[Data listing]
=-=-=

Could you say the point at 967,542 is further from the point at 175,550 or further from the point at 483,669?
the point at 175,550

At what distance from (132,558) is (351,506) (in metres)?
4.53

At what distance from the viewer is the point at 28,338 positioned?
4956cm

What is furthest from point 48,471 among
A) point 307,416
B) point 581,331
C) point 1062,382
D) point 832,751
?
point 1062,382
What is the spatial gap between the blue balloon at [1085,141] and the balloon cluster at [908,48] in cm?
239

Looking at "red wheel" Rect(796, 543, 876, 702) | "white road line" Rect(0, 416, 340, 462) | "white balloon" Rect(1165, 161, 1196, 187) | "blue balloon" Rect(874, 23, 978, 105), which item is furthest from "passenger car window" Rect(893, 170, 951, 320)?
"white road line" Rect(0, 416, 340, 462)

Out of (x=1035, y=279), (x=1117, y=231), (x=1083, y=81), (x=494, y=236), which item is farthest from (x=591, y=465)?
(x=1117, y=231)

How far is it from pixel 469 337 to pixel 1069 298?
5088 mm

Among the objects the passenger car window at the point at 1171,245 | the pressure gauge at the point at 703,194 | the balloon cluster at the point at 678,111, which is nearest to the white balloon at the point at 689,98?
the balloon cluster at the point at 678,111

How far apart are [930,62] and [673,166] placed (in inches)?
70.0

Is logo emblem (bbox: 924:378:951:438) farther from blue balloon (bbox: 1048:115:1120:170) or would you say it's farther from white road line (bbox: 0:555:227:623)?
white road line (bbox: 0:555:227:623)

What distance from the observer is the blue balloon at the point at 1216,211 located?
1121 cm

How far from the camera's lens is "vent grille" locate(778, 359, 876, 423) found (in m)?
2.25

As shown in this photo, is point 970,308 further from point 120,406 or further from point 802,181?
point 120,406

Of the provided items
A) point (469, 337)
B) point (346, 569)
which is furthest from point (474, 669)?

=-=-=

INSTRUCTION – Copy the material verbatim, starting at the line that contains "Of the provided items" and continuing through the final line of the material, both included.

RESULT –
Of the provided items
A) point (469, 337)
B) point (346, 569)
which is furthest from point (474, 669)?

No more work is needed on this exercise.